Give the data again exactly as it appears.

* * * * *

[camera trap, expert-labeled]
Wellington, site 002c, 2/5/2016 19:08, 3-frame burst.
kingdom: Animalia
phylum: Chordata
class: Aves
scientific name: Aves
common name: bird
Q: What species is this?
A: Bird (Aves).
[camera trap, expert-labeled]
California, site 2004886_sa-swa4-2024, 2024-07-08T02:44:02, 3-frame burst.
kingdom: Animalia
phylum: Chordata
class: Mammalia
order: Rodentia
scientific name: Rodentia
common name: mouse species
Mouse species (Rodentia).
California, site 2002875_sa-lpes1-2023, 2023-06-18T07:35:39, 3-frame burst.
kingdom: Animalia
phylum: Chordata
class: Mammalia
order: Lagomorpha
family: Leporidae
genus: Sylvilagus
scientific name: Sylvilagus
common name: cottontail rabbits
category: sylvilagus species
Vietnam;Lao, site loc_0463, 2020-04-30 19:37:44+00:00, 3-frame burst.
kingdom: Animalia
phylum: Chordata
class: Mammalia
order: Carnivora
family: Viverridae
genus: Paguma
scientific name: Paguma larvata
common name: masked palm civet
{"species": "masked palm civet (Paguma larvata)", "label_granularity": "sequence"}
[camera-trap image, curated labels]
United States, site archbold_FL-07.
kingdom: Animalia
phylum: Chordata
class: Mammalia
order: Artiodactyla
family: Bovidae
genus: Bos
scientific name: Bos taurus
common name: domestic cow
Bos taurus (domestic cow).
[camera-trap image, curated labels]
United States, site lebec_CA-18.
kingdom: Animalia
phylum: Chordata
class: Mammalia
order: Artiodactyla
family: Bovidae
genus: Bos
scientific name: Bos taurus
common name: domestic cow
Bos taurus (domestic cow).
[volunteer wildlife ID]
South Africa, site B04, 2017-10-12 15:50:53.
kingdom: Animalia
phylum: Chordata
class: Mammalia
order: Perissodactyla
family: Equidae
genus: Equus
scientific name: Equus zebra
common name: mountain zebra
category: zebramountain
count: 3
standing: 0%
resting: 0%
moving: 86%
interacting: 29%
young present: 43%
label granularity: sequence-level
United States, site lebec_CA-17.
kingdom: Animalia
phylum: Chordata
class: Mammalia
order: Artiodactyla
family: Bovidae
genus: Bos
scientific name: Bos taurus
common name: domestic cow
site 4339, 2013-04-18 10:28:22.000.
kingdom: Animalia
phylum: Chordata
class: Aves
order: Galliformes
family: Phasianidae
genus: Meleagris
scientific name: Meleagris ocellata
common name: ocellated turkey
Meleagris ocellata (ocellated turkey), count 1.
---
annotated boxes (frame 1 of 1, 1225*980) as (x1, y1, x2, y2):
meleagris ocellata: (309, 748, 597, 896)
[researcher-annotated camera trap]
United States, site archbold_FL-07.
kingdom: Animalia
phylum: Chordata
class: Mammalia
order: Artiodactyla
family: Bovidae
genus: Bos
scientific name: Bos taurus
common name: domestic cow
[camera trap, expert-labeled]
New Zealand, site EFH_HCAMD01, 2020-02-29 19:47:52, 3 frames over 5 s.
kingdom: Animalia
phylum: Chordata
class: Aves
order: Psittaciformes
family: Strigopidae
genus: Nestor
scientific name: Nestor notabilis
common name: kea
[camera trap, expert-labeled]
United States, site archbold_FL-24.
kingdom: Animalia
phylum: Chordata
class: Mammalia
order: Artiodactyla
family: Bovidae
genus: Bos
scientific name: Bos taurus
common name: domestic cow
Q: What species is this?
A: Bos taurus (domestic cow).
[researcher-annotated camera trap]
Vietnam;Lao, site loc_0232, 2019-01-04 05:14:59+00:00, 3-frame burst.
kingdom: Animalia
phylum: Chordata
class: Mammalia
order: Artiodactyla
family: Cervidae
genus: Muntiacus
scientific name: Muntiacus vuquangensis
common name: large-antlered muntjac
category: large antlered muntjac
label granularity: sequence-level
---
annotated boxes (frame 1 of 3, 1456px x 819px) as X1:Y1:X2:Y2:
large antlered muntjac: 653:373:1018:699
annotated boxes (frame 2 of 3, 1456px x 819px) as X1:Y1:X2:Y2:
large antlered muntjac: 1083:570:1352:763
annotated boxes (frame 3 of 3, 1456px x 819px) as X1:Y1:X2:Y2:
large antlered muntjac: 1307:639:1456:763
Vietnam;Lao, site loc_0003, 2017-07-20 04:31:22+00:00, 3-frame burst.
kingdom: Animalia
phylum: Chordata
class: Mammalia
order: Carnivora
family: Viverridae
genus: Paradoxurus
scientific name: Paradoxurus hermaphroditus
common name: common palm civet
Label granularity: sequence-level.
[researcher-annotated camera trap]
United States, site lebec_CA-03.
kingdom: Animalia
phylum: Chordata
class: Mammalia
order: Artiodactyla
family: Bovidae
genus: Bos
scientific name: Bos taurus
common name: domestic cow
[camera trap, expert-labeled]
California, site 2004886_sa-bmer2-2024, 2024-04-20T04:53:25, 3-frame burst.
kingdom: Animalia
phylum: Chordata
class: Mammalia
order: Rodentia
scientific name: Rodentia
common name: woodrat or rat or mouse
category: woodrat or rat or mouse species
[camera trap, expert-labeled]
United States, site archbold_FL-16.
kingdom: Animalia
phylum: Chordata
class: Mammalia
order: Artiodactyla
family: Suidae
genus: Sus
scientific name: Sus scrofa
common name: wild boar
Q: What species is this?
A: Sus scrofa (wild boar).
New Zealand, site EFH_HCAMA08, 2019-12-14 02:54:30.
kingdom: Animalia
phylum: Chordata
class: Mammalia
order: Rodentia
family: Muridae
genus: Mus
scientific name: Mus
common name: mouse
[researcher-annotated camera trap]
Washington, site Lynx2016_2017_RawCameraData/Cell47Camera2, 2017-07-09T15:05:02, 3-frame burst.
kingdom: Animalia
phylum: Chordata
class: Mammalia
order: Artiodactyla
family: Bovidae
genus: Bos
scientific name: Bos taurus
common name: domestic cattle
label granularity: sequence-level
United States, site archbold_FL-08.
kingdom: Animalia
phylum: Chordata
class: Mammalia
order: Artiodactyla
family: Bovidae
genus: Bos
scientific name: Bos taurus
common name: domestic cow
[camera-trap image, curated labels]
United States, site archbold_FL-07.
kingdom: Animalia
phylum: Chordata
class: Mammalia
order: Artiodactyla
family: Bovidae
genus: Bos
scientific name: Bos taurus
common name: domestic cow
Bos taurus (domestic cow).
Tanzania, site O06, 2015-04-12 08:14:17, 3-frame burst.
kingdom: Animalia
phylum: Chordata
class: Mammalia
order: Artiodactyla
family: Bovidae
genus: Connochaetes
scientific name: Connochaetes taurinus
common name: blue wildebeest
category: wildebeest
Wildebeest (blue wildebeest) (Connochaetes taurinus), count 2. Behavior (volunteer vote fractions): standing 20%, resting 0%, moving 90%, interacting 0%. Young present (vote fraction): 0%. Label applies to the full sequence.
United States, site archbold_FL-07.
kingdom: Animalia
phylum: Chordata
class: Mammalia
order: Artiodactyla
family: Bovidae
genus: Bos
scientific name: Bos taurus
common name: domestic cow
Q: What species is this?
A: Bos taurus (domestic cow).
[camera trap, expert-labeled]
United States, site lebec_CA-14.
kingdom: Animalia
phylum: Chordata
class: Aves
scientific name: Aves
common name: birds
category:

* * * * *

▶ RESULT FOR THIS TASK
[camera trap, expert-labeled]
Wellington, site 002c, 2/5/2016 19:08, 3-frame burst.
kingdom: Animalia
phylum: Chordata
class: Aves
scientific name: Aves
common name: bird
Q: What species is this?
A: Bird (Aves).
[camera trap, expert-labeled]
California, site 2004886_sa-swa4-2024, 2024-07-08T02:44:02, 3-frame burst.
kingdom: Animalia
phylum: Chordata
class: Mammalia
order: Rodentia
scientific name: Rodentia
common name: mouse species
Mouse species (Rodentia).
California, site 2002875_sa-lpes1-2023, 2023-06-18T07:35:39, 3-frame burst.
kingdom: Animalia
phylum: Chordata
class: Mammalia
order: Lagomorpha
family: Leporidae
genus: Sylvilagus
scientific name: Sylvilagus
common name: cottontail rabbits
category: sylvilagus species
Vietnam;Lao, site loc_0463, 2020-04-30 19:37:44+00:00, 3-frame burst.
kingdom: Animalia
phylum: Chordata
class: Mammalia
order: Carnivora
family: Viverridae
genus: Paguma
scientific name: Paguma larvata
common name: masked palm civet
{"species": "masked palm civet (Paguma larvata)", "label_granularity": "sequence"}
[camera-trap image, curated labels]
United States, site archbold_FL-07.
kingdom: Animalia
phylum: Chordata
class: Mammalia
order: Artiodactyla
family: Bovidae
genus: Bos
scientific name: Bos taurus
common name: domestic cow
Bos taurus (domestic cow).
[camera-trap image, curated labels]
United States, site lebec_CA-18.
kingdom: Animalia
phylum: Chordata
class: Mammalia
order: Artiodactyla
family: Bovidae
genus: Bos
scientific name: Bos taurus
common name: domestic cow
Bos taurus (domestic cow).
[volunteer wildlife ID]
South Africa, site B04, 2017-10-12 15:50:53.
kingdom: Animalia
phylum: Chordata
class: Mammalia
order: Perissodactyla
family: Equidae
genus: Equus
scientific name: Equus zebra
common name: mountain zebra
category: zebramountain
count: 3
standing: 0%
resting: 0%
moving: 86%
interacting: 29%
young present: 43%
label granularity: sequence-level
United States, site lebec_CA-17.
kingdom: Animalia
phylum: Chordata
class: Mammalia
order: Artiodactyla
family: Bovidae
genus: Bos
scientific name: Bos taurus
common name: domestic cow
site 4339, 2013-04-18 10:28:22.000.
kingdom: Animalia
phylum: Chordata
class: Aves
order: Galliformes
family: Phasianidae
genus: Meleagris
scientific name: Meleagris ocellata
common name: ocellated turkey
Meleagris ocellata (ocellated turkey), count 1.
---
annotated boxes (frame 1 of 1, 1225*980) as (x1, y1, x2, y2):
meleagris ocellata: (309, 748, 597, 896)
[researcher-annotated camera trap]
United States, site archbold_FL-07.
kingdom: Animalia
phylum: Chordata
class: Mammalia
order: Artiodactyla
family: Bovidae
genus: Bos
scientific name: Bos taurus
common name: domestic cow
[camera trap, expert-labeled]
New Zealand, site EFH_HCAMD01, 2020-02-29 19:47:52, 3 frames over 5 s.
kingdom: Animalia
phylum: Chordata
class: Aves
order: Psittaciformes
family: Strigopidae
genus: Nestor
scientific name: Nestor notabilis
common name: kea
[camera trap, expert-labeled]
United States, site archbold_FL-24.
kingdom: Animalia
phylum: Chordata
class: Mammalia
order: Artiodactyla
family: Bovidae
genus: Bos
scientific name: Bos taurus
common name: domestic cow
Q: What species is this?
A: Bos taurus (domestic cow).
[researcher-annotated camera trap]
Vietnam;Lao, site loc_0232, 2019-01-04 05:14:59+00:00, 3-frame burst.
kingdom: Animalia
phylum: Chordata
class: Mammalia
order: Artiodactyla
family: Cervidae
genus: Muntiacus
scientific name: Muntiacus vuquangensis
common name: large-antlered muntjac
category: large antlered muntjac
label granularity: sequence-level
---
annotated boxes (frame 1 of 3, 1456px x 819px) as X1:Y1:X2:Y2:
large antlered muntjac: 653:373:1018:699
annotated boxes (frame 2 of 3, 1456px x 819px) as X1:Y1:X2:Y2:
large antlered muntjac: 1083:570:1352:763
annotated boxes (frame 3 of 3, 1456px x 819px) as X1:Y1:X2:Y2:
large antlered muntjac: 1307:639:1456:763
Vietnam;Lao, site loc_0003, 2017-07-20 04:31:22+00:00, 3-frame burst.
kingdom: Animalia
phylum: Chordata
class: Mammalia
order: Carnivora
family: Viverridae
genus: Paradoxurus
scientific name: Paradoxurus hermaphroditus
common name: common palm civet
Label granularity: sequence-level.
[researcher-annotated camera trap]
United States, site lebec_CA-03.
kingdom: Animalia
phylum: Chordata
class: Mammalia
order: Artiodactyla
family: Bovidae
genus: Bos
scientific name: Bos taurus
common name: domestic cow
[camera trap, expert-labeled]
California, site 2004886_sa-bmer2-2024, 2024-04-20T04:53:25, 3-frame burst.
kingdom: Animalia
phylum: Chordata
class: Mammalia
order: Rodentia
scientific name: Rodentia
common name: woodrat or rat or mouse
category: woodrat or rat or mouse species
[camera trap, expert-labeled]
United States, site archbold_FL-16.
kingdom: Animalia
phylum: Chordata
class: Mammalia
order: Artiodactyla
family: Suidae
genus: Sus
scientific name: Sus scrofa
common name: wild boar
Q: What species is this?
A: Sus scrofa (wild boar).
New Zealand, site EFH_HCAMA08, 2019-12-14 02:54:30.
kingdom: Animalia
phylum: Chordata
class: Mammalia
order: Rodentia
family: Muridae
genus: Mus
scientific name: Mus
common name: mouse
[researcher-annotated camera trap]
Washington, site Lynx2016_2017_RawCameraData/Cell47Camera2, 2017-07-09T15:05:02, 3-frame burst.
kingdom: Animalia
phylum: Chordata
class: Mammalia
order: Artiodactyla
family: Bovidae
genus: Bos
scientific name: Bos taurus
common name: domestic cattle
label granularity: sequence-level
United States, site archbold_FL-08.
kingdom: Animalia
phylum: Chordata
class: Mammalia
order: Artiodactyla
family: Bovidae
genus: Bos
scientific name: Bos taurus
common name: domestic cow
[camera-trap image, curated labels]
United States, site archbold_FL-07.
kingdom: Animalia
phylum: Chordata
class: Mammalia
order: Artiodactyla
family: Bovidae
genus: Bos
scientific name: Bos taurus
common name: domestic cow
Bos taurus (domestic cow).
Tanzania, site O06, 2015-04-12 08:14:17, 3-frame burst.
kingdom: Animalia
phylum: Chordata
class: Mammalia
order: Artiodactyla
family: Bovidae
genus: Connochaetes
scientific name: Connochaetes taurinus
common name: blue wildebeest
category: wildebeest
Wildebeest (blue wildebeest) (Connochaetes taurinus), count 2. Behavior (volunteer vote fractions): standing 20%, resting 0%, moving 90%, interacting 0%. Young present (vote fraction): 0%. Label applies to the full sequence.
United States, site archbold_FL-07.
kingdom: Animalia
phylum: Chordata
class: Mammalia
order: Artiodactyla
family: Bovidae
genus: Bos
scientific name: Bos taurus
common name: domestic cow
Q: What species is this?
A: Bos taurus (domestic cow).
[camera trap, expert-labeled]
United States, site lebec_CA-14.
kingdom: Animalia
phylum: Chordata
class: Aves
scientific name: Aves
common name: birds
category:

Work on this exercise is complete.